* Begin Dataset entries *

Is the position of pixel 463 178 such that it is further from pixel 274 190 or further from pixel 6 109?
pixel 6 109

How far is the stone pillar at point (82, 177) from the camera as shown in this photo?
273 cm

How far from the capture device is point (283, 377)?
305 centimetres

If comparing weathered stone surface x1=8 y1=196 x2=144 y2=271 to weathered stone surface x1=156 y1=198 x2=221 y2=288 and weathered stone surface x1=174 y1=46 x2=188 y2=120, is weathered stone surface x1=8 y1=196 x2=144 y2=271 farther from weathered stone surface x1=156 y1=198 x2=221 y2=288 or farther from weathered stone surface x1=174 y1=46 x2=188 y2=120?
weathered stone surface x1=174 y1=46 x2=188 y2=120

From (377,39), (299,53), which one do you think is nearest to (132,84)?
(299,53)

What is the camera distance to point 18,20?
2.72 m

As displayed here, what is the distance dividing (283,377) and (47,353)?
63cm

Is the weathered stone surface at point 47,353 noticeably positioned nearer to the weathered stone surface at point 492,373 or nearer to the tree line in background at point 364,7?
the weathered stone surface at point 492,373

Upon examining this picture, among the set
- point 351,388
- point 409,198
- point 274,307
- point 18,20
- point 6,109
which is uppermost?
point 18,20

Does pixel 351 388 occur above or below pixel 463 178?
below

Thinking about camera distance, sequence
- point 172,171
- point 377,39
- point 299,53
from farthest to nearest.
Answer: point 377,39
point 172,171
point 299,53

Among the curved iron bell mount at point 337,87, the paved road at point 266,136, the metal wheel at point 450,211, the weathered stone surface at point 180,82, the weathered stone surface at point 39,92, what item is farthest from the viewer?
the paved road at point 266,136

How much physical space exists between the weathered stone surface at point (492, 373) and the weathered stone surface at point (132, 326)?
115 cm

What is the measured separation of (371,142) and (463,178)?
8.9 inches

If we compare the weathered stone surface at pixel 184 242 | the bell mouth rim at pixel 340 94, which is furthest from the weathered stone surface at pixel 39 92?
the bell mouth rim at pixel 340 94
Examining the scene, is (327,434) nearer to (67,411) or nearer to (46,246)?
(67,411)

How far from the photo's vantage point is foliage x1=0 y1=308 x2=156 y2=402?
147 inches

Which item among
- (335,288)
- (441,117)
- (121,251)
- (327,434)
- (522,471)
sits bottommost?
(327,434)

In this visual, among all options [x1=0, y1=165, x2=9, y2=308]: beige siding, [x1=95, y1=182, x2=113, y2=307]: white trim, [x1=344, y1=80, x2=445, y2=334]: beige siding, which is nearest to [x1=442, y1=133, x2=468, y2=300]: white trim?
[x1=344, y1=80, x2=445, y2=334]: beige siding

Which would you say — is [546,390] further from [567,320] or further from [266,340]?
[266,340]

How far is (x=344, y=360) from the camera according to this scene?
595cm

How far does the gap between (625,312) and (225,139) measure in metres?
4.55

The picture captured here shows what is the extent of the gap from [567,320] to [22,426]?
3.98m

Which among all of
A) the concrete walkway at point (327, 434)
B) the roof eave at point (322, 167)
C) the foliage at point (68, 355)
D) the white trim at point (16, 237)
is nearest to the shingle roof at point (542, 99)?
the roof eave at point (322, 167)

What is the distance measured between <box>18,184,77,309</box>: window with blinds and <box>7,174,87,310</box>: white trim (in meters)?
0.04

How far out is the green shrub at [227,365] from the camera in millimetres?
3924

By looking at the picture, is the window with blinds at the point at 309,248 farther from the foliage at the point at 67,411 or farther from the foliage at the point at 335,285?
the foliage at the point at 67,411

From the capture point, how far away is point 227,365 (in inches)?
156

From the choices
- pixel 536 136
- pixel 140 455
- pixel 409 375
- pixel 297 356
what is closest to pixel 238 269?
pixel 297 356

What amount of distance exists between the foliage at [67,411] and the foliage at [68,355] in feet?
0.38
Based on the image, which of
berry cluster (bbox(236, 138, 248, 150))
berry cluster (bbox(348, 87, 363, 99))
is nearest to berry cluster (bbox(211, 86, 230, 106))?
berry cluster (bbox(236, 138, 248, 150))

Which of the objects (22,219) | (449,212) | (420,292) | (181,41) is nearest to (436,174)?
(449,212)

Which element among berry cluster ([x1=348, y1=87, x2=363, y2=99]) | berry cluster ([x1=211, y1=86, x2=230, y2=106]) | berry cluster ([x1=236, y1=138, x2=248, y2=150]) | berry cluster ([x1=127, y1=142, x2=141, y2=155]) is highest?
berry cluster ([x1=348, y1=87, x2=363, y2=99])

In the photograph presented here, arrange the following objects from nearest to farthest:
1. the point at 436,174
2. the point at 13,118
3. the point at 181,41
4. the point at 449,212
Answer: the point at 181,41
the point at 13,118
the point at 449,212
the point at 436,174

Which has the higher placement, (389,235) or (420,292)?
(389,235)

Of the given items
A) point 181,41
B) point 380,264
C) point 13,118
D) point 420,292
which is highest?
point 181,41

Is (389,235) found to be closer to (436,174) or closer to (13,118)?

* End Dataset entries *

Direction:
Reproduce exactly, with nothing added, the lines from the one that contains "Which element among" to the end of the data.

Exercise solution:
Which element among berry cluster ([x1=348, y1=87, x2=363, y2=99]) | berry cluster ([x1=211, y1=86, x2=230, y2=106]) | berry cluster ([x1=236, y1=138, x2=248, y2=150]) | berry cluster ([x1=127, y1=142, x2=141, y2=155]) is highest?
berry cluster ([x1=348, y1=87, x2=363, y2=99])

In the photograph presented here, arrange the following objects from nearest to farthest:
1. the point at 436,174
2. the point at 13,118
3. the point at 181,41
4. the point at 449,212
Answer: the point at 181,41
the point at 13,118
the point at 449,212
the point at 436,174

Which has the higher placement, (389,235) or (420,292)?
(389,235)

Of the given items
A) point 181,41
B) point 380,264
C) point 13,118
D) point 420,292
which is highest?
point 181,41

Is (389,235) found to be closer to (436,174) or closer to (13,118)?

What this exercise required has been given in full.